Arnold was just going to shoot his cannon and pretend to have the tin guns of the Soldiers go bang-bang when, all at once, a shower of hard, dried beans fell on the porch. Some struck the Soldiers, some hit the Red Cross Doll, and some pattered on Mirabell and Arnold.
”Oh, some one is shooting bean bullets at us!” cried the little girl. ”This is a bean battle! Are your Tin Soldiers shooting bean bullets, Arnold?”
CHAPTER V
THE CAPTAIN AND THE LAMB
For a few seconds Arnold did not know what to answer. One of the hard, dried beans had struck him on the nose, and, while it did not hurt very much, it made his eyes water and he could not see what was happening.
But the beans kept on falling about the porch, and one struck a Tin Soldier and knocked him over. This Soldier was a very small chap. He was, in fact, the drummer boy.
”But who is shooting the beans at us?” cried Mirabell, as she lay down on the porch behind her Lamb on Wheels.
”I don't know who is pegging beans at us,” said Arnold, looking around and out toward the street. ”It isn't my Soldiers, for their tin guns can only make believe shoot.”
Just then some shouts were heard and more beans came rattling across the porch, some, once more, hitting the Lamb, Arnold, and the Tin Soldiers.
”Oh, look, Arnold!” suddenly called his sister. ”I see who is doing it!”
”Who?” he asked.
”A lot of rough boys! Look! They, have bean-blowers!”
As she spoke more shouts sounded and more beans came flying swiftly over the porch.
”Shoot the Tin Soldiers! Shoot the Tin Soldiers!” cried the rough boys. There were three of them, and, as Mirabell had said, they had long tin bean, or putty, blowers. They were blowing the beans at the boy and his sister on the porch.
Rattle and bang went the hard dried beans, but the Bold Tin Soldier Captain and his men stood bravely up under the shower of bean bullets.
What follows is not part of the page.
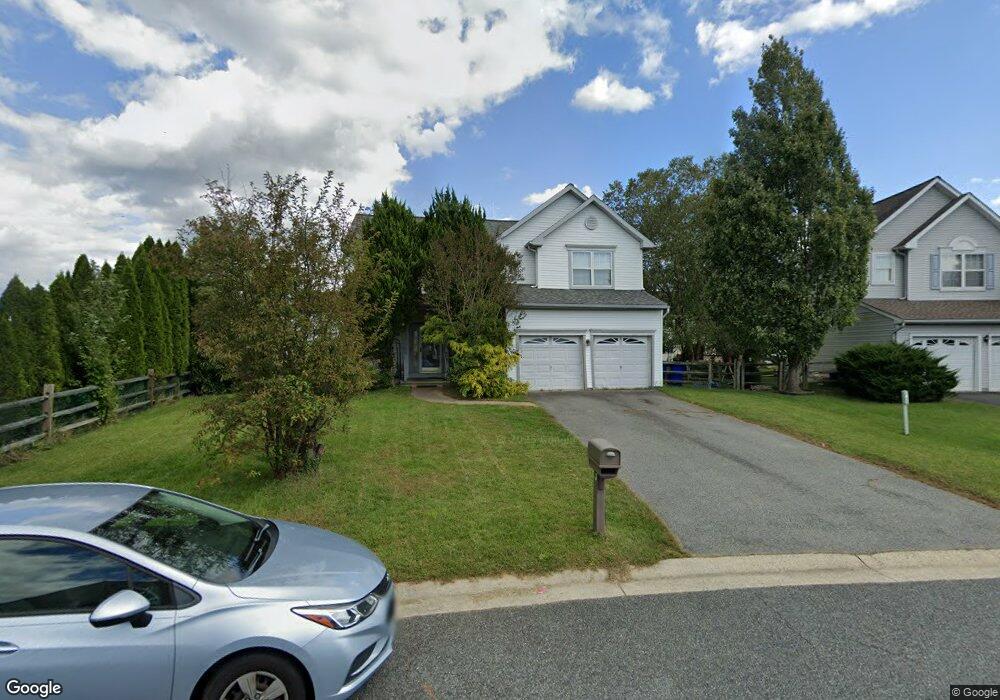 9 Carnation Ln, Bear, DE 19701 - photo 1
The Red Cross Nurse Doll was brave, too, and did not run away, while the Lamb on Wheels stood on her wooden platform and never so much as blinked an eye as bean after bean struck her.
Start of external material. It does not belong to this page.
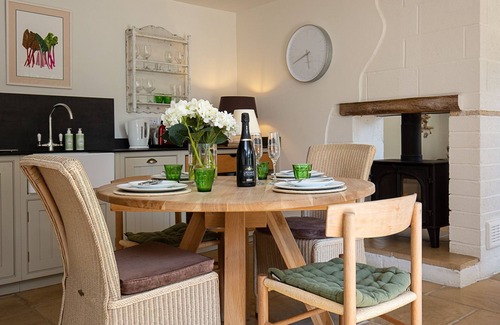 Charlbury Cottage | Apple Store Cottage - sleeps 2 guests in 1 bedroom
”Shoot the Tin Soldiers! Shoot the woolly Lamb!” cried the bad boys, as they, blew more beans.
”Here! You stop shooting beans at us!” cried Arnold. ”Do you hear me? You stop it!”
”Ho! Ho! We won't stop for you! You can't make us!” shouted the boys, and they were going to blow more beans, but just then Patrick, the gardener next door, came along with some seeds he had been down to the store to buy.